1) You're an example of western culture- You'll find out very quickly that as much as you are here to teach English, if you work outside of Seoul, you are also here to be an example of western culture for students, whose only other references may be TV and movies. Your students, fellow teachers, and people you meet on the street, may ask questions or say things that seem offensive or xenophobic. It's best to understand that for the most part, these questions (or comments) are not coming from a malicious place. In terms of having a modern economy, South Korea is a young country that is still adapting to an increasingly globalized world.
|To some Koreans, you probably look like this.|
Flipping back again, if you have blonde hair and someone asks if you're Russian or of Russian descent, SAY NO! Apparently there is a sizable community of Russian prostitutes in Korea...asking if you're Russian is more of a proposition than a question.
2) BE PREPARED FOR DISORGANIZATION- this is a big one, teachers at public and private schools will always say that no matter what happens (cancelled classes, last minute dinners, etc) just go with it and try not to let your frustration show (Koreans don't generally show a lot of emotion).
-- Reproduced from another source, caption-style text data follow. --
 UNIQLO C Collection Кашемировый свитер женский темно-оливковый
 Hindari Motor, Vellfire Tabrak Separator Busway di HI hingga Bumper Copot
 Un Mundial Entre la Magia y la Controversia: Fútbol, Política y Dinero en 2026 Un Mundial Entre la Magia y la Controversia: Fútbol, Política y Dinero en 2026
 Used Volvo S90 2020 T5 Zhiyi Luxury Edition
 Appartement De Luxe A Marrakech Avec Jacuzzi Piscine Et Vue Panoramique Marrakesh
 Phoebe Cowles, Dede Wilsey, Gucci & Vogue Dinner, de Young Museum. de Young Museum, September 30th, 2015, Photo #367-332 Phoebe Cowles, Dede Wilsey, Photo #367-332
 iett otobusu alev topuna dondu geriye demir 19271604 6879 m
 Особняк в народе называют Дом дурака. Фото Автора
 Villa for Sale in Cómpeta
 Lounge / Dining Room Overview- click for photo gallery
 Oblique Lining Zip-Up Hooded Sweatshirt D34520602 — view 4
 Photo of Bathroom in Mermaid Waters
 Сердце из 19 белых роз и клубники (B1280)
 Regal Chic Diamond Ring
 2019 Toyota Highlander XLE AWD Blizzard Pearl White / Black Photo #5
I have to say, if you are a control freak who wants a consistent schedule, needs to know what is going on at all times, and likes everything to go according to a set plan, this might not be the job for you.
There is a lot of bureaucracy in Korean schools and they may do things that seem illogical or unnecessary (for example, I had to get permission from the principle to get rides to school from another foreign teacher who lives in my building...permission was granted, but it seemed like something that should have been purely my decision). It can be frustrating at first but it gets better as you settle into a routine (a flexible one that is).
2) There is tons of stuff to see, do, and learn in Korea. Be proactive in getting out there, but don't overwhelm yourself by trying to do it all at once. It might be hard to resist the urge since living in a new country can be very exciting, but it's better to experience new things once you have a better grasp of the culture and what's out there.
So this is all the "First Week" advice I have to give. There is lots more out there, especially since everyone's experience is different!! For more reading I'd suggest looking at http://kimchi-icecream.blogspot.kr/ which has great posts about cultural differences and teaching in Korea, as well as http://www.eatyourkimchi.com/ for Korean how-to's (gestures, games, phrases, how to use your washing machine!). However, at some point, turn off the computer, stop reading, and get excited for a great year! No matter how much you try to prepare, the best part about Korea is that you will always be surprised!